EXCERPTED TEXT:
►

Opened 5 years ago

Closed 4 years ago

Last modified 4 years ago

#794 closed request (fixed)

support for htslib

Reported by: Peter Owned by: Peter
Priority: critical Milestone: yat 0.13
Component: build Version:
Keywords: Cc:

Description (last modified by Peter)

htslib has released a rc8 https://github.com/samtools/htslib/releases/tag/0.2.0-rc8 and if they keep up the momentum it looks like htslib will replace libbam. If that'll happen we should make configure aware of this and adapt so it will detect whether libbam or htslib is available.

Change History (29)

comment:1 Changed 5 years ago by Peter

Description: modified (diff)
Owner: changed from Jari Häkkinen to Peter
Summary: support for hstlibsupport for htslib

Also looking in their Makefile has an install rule (in contrast to samtools) and it installs header files under $(prefix)/include/htslib, so our magic in configure detecting include style needs to be amended with another alternative: htslib. That should have higher priority than bam and samtools i.e. we should try to include:

  • bam.h
  • htslib/bam.h
  • bam/bam.h
  • samtools/bam.h

comment:2 Changed 5 years ago by Peter

Just to make things more fun, it seems they have removed bam.h in htslib and that stuff now lives in sam.h. Well not really a problem as it can be solved with magic: look for htslib/sam.h instead and if found define YAT_BAM_HEADER to htslib/sam.h. Possibly also a good idea to change other header tests to look for sam.h (especially the plain one) in case someone choose to install headers in e.g. /usr/local/include/htslib-1 or /opt/local/foo. That however would imply that if we've found a 'sam.h' we don't know if we should include sam.h or bam.h to get declaration of bam1_t. Well, we can solve that too...

◄

SET OF TASKS:
**1.** Answer these questions about the htslib ticket, one line each:
(a) What milestone is the ticket set to?
(b) Under what directory does the htslib Makefile install its header files?
(c) According to comment 2, which header now holds what htslib removed from bam.h?
**2.** Go on with the htslib ticket, starting after its last sentence.

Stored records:
►

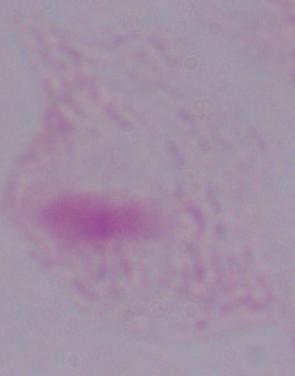
{
  "modality": "micrograph",
  "magnification": "1000x",
  "identification": "trichomonad"
}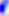
Captured at 400x magnification. Photomicrograph. Toxoplasma gondii is seen.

◄

IN RESPONSE:
**1.**
(a) yat 0.13
(b) $(prefix)/include/htslib
(c) sam.h

**2.**
comment:3 Changed 5 years ago by Peter

Milestone: yat 0.x+yat 0.13
Priority: minorcritical
Type: discussionrequest
Version: trunk

comment:4 Changed 5 years ago by Peter

Status: newassigned

comment:5 Changed 5 years ago by Peter

(in r3350) Make configure htslib aware. Header detection changed to look for 'sam.h', 'htslib/sam.h', 'bam/sam.h', and 'samtools/sam.h'; if second alternative is detected, YAT_HAVE_HTSLIB_SAM_H is #defined. YAT_SAM_HEADER is defined appropriately; since 'bam.h' doesn't exist in htslib, YAT_BAM_HEADER is not defined (users should #include YAT_SAM_HEADER instead). Likewise linker test is modified so it tries '-lhts' before trying '-lbam'.

Note, configure now works against htslib, but compilation still fails due to API changes between bamlib and htslib. For that reason configure also checks if header 'hts.h' is available and #defined YAT_HAVE_HTSLIB, which will be used for conditional implementations.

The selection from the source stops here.